The unconsolidated materials of young sedimentary basins can have a profound effect on the spatial distribution of earthquake ground motion amplification, resulting in a large variation in the severity of damage to buildings, transportation corridors and other lifeline infrastructures. To be able to carry out a seismic microzonation study for such sedimentary basins a large amount of input data is required on the three dimensional structure of the basin, the stratigraphy of the unconsolidated deposits and their geotechnical and geophysical characteristics.
The city of Dehradun – located on unconsolidated sediments (Doon gravels) underlain by Siwalik sediments in the broad intermontane depression known as the Doon valley within the Siwalik foreland basin of Garhwal Himalaya (Fig 1), has been chosen for this study.
The Doon valley is a crescent shaped, longitudinal, synclinal valley bounded on the north by the Main Boundary Thrust (MBT), where pre-tertiary rocks of the Lesser Himalayan zone override the tertiary rocks from the Siwalik Group. The southern margin of the Doon valley is marked by a sudden break in topography defined by the Himalayan Frontal Thrust (HFT), locally known as the Mohand Thrust where the rocks from the Siwalik Group are overriding the recent alluvial sediments towards the south. On the seismic hazard map of India, this area is located in Zone IV, the second highest category.
The understanding of geotechnical characteristics of the near surface material is of fundamental interest in seismic microzonation. Shear wave velocity is one of the most important parameters for soil response modelling. Shear wave velocity of the near surface soil at about 50 sites in the sub Himalayan mountain exit covering Doon fan deposits, were determined using multi-channel analysis of surface waves (MASW), a seismic technique. In accordance with the provisions of the National Earthquake Hazards Reduction Programme (NEHRP) and based on the average shear wave velocity of the upper 30 m of soil column, sites located on the north western, eastern and south eastern side of the Dehradun fan deposit have shear wave velocities greater than 360 m/s, thereby classifying them as soil class ‘C’ (360-760 m/s). Similarly, the sites in the fan are predominantly classified as class ‘D’ (180-360 m/s). However, some sites towards the south eastern side of the fan deposit have average shear wave velocities less than 180 m/s and could be classified as class ‘E’ (Fig 2).
The seismic hazard assessment carried out using the probabilistic technique for the north west Himalayan region shows peak ground acceleration of the order of 0.2 g for Dehradun city. The input motion derived from the strong motion data shows 0.05 g at the bed rock for the horizontal component of the Chamoli earthquake (M 6.8) data recorded at Tehri. The spectral acceleration shows the acceleration value in the range of 0.14 to 0.36 g for single storey buildings (10 Hz natural frequency) and 0.24 to 0.74 g for two storey buildings (5 Hz natural frequency) (Fig 3).

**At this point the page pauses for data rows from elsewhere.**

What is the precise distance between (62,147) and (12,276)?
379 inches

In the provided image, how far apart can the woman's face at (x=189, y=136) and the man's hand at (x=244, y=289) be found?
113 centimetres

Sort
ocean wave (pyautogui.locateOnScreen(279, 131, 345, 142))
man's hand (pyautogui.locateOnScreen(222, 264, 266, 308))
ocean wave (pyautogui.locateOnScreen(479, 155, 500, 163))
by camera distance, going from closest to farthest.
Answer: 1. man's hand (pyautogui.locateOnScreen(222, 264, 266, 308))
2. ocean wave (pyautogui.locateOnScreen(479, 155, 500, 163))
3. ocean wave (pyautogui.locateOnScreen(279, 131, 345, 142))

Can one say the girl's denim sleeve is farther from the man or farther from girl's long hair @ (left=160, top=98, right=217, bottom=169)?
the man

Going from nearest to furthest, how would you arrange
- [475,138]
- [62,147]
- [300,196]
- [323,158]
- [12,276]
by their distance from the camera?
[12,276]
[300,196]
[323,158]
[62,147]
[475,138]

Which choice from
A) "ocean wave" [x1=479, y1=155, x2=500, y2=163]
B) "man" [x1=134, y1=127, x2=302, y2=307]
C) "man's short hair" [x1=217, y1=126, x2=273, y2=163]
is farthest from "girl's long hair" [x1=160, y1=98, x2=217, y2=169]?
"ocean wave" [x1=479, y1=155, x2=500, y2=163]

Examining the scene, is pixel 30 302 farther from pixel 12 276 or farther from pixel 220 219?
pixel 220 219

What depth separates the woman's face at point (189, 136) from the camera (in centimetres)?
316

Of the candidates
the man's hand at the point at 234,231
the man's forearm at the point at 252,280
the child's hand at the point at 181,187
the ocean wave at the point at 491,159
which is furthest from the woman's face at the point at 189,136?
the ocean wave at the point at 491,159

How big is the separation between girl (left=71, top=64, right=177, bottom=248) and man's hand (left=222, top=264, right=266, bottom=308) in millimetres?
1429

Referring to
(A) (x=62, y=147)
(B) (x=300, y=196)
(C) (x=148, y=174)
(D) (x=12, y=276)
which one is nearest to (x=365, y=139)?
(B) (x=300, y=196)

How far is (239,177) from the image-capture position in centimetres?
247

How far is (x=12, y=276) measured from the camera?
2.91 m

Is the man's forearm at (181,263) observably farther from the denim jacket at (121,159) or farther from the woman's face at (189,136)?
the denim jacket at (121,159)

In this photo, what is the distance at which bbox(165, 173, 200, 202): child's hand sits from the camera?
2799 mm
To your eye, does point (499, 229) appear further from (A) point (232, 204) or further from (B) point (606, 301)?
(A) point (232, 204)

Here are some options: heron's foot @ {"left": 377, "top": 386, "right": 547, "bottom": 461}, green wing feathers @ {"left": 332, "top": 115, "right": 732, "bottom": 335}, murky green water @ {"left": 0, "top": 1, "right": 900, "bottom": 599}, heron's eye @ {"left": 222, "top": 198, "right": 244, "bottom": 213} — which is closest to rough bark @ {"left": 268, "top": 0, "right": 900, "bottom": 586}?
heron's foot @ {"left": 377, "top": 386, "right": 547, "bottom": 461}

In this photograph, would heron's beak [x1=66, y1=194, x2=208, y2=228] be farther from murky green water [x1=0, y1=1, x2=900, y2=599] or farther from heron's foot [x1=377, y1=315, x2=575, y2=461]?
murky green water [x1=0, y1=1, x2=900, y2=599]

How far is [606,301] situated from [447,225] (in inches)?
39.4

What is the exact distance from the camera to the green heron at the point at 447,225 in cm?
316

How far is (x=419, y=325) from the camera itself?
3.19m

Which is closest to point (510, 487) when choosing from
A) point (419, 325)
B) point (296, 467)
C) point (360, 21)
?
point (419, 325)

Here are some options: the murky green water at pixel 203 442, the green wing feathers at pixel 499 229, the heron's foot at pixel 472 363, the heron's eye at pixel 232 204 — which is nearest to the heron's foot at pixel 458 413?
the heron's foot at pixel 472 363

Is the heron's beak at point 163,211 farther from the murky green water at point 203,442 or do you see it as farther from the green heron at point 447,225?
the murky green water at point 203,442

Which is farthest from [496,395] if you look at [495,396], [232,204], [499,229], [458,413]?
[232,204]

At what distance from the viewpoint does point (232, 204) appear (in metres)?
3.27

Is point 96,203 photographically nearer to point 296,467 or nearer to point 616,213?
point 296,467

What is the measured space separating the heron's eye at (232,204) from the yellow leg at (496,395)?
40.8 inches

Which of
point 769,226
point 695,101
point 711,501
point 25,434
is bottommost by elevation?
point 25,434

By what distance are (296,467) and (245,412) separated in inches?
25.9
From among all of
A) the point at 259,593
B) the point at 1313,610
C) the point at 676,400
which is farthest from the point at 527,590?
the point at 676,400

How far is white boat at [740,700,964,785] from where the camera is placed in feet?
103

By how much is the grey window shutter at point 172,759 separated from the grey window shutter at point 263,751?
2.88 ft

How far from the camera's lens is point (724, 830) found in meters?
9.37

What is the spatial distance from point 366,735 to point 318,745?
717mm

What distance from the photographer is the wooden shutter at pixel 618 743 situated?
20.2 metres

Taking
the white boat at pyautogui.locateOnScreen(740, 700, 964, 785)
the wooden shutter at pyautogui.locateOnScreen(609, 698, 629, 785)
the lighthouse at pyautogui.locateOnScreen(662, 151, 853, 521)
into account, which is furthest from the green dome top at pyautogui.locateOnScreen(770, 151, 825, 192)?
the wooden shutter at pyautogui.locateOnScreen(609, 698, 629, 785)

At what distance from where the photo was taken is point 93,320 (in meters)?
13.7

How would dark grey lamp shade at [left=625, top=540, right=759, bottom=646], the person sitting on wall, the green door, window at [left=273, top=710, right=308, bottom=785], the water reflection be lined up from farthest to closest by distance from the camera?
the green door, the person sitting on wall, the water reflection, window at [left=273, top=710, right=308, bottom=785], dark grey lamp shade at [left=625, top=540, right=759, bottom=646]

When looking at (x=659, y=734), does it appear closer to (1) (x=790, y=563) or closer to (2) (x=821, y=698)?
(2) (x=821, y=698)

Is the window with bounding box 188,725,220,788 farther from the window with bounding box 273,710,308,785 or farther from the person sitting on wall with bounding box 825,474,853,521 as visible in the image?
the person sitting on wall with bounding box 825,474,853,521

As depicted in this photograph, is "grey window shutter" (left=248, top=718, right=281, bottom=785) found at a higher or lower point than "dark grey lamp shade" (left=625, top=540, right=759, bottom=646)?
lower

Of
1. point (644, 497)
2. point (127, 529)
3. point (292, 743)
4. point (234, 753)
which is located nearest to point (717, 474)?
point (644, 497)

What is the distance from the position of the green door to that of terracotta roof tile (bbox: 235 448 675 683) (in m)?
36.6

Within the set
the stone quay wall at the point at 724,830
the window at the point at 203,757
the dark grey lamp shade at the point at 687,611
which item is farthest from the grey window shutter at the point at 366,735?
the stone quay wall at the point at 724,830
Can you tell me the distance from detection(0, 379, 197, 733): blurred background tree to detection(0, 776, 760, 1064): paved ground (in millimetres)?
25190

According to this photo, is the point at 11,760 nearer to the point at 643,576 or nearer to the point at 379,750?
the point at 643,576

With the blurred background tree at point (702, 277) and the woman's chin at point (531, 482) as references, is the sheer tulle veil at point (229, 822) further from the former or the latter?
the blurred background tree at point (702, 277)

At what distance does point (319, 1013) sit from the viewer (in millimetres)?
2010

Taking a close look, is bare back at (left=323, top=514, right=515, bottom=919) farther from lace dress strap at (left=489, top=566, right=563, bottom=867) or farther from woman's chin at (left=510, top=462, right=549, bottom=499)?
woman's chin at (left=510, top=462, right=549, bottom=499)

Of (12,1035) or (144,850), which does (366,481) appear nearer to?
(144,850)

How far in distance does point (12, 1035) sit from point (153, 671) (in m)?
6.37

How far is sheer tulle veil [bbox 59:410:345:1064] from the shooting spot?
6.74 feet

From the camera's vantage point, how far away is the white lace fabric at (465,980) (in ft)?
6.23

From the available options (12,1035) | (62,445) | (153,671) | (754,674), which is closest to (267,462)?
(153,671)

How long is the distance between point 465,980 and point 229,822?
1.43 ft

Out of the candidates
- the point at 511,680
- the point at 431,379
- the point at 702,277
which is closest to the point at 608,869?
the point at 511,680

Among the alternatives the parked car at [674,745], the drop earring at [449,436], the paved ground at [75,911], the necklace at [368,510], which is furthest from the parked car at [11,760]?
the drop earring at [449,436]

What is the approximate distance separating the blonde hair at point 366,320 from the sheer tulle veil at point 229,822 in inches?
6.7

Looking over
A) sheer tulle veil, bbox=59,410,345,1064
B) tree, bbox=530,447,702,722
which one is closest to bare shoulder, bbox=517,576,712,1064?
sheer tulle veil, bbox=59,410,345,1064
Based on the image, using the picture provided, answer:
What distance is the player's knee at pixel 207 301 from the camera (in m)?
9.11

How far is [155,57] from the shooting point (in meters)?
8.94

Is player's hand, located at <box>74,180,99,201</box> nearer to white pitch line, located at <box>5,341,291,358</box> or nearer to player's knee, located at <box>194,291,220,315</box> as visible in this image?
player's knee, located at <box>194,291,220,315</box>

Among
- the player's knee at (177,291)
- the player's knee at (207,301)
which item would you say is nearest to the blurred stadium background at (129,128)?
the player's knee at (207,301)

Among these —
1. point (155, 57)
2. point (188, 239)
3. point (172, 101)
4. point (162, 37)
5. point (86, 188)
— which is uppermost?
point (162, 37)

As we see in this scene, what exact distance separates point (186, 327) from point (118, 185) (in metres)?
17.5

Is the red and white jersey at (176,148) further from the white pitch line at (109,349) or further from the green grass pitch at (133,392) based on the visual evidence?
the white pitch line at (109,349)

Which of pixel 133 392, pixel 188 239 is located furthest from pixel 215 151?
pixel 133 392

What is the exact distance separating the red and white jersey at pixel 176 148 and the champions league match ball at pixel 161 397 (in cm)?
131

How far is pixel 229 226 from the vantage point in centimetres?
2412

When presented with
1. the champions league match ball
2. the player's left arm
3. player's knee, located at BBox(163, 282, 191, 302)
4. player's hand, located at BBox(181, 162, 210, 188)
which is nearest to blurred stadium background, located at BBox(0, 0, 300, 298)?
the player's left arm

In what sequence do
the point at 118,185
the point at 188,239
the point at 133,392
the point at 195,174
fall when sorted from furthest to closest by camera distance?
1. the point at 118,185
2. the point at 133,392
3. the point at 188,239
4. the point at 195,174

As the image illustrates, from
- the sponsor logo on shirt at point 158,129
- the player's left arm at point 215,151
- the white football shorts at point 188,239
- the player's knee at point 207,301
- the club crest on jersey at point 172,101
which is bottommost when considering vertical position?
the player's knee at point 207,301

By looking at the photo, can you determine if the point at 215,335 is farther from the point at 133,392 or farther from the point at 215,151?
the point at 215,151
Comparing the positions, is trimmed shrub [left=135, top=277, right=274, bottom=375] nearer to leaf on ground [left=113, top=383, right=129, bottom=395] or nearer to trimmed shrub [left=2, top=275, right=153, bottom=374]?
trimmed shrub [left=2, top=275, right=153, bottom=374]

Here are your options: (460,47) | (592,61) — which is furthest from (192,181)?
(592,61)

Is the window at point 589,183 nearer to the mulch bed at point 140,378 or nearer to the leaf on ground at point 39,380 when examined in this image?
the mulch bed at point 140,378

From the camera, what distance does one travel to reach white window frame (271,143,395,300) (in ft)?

The 1D site effects studied for the suite shows largest amplification of the ground motion near the eastern end of the city. In general, the amplification function of the ground motion decreases from north east to south west across the study area. This decreasing trend of the ground motion amplification is due to the increased depth of the bedrock and the subsequent increase in attenuation – i.e. deamplifcation.
However, the impedance contrast between the near surface material and the deeper bed rock of the north and the north western part are not generally present in the central part of the city. As a consequence, the amplification of the bedrock motion in the central part of the city is less than the amplification in the north-north western part and the south eastern part. Studies such as this will be useful in land use planning if one considers the one dimensional site effect while designing new engineering structures in the city.